-- BEGIN EXERCISE INPUTS --

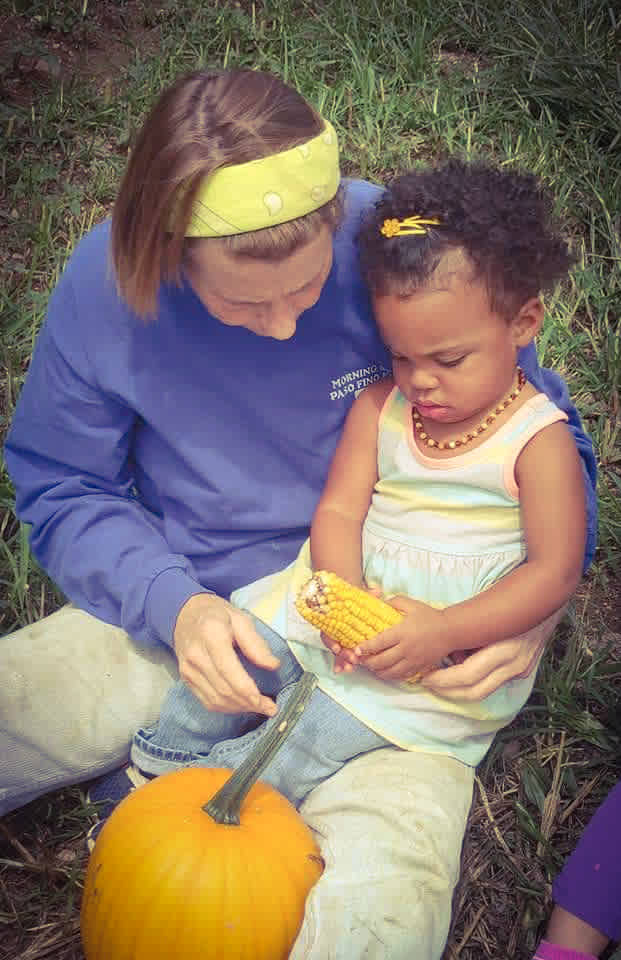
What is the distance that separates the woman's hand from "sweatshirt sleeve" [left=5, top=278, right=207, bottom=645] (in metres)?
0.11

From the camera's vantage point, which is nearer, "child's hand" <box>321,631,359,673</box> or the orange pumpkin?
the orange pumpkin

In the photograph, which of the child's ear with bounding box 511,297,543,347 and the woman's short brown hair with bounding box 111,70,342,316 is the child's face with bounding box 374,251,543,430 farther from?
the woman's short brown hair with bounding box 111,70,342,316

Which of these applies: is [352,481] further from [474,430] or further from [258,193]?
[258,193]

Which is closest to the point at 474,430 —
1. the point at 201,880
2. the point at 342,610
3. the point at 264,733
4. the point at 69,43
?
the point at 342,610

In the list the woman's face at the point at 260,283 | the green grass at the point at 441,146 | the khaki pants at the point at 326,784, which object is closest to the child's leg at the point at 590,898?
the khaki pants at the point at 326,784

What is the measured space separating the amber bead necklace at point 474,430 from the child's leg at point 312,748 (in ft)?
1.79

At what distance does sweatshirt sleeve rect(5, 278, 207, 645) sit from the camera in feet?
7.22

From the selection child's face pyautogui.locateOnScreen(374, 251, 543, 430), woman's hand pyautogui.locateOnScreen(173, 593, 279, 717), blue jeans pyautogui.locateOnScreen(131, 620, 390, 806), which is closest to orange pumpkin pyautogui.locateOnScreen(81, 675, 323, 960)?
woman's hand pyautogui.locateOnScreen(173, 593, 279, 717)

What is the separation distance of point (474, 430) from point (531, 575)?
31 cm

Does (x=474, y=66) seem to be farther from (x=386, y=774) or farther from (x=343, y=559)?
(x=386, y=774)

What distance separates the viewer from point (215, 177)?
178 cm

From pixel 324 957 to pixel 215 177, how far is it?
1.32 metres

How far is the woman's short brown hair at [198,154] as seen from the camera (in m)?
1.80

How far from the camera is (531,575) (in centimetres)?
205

-- END EXERCISE INPUTS --

**EXERCISE AIM:** Copy the listing word for word, starting at the line that contains "Which of these" and continuing through its final line, both ends included.

**FULL RESPONSE:**
Which of these applies: is [352,481] further from [474,430] or further from [258,193]?
[258,193]

Which is closest to the point at 474,430 —
1. the point at 201,880
2. the point at 342,610
3. the point at 264,733
4. the point at 69,43
?
the point at 342,610

In the list the woman's face at the point at 260,283 | the green grass at the point at 441,146 | the khaki pants at the point at 326,784, which object is closest to the child's leg at the point at 590,898?
the khaki pants at the point at 326,784

What is the measured space separating the amber bead necklace at point 474,430 from the child's leg at point 312,748 (in ft)?
1.79

At what distance does sweatshirt sleeve rect(5, 278, 207, 645) sit from the camera in feet?
7.22

From the selection child's face pyautogui.locateOnScreen(374, 251, 543, 430), woman's hand pyautogui.locateOnScreen(173, 593, 279, 717), blue jeans pyautogui.locateOnScreen(131, 620, 390, 806), which is closest to orange pumpkin pyautogui.locateOnScreen(81, 675, 323, 960)?
woman's hand pyautogui.locateOnScreen(173, 593, 279, 717)

What is the separation distance of point (474, 430) from point (531, 575)?
31 cm

Does (x=474, y=66) seem to be farther from (x=386, y=774) or farther from (x=343, y=559)?
(x=386, y=774)

What distance separates the viewer from point (215, 177)?
178 cm

From pixel 324 957 to pixel 215 177, how far is it?
1.32 metres

How far is the woman's short brown hair at [198,154] as seen from the camera (in m)?
1.80

How far from the camera is (531,575) (in centimetres)?
205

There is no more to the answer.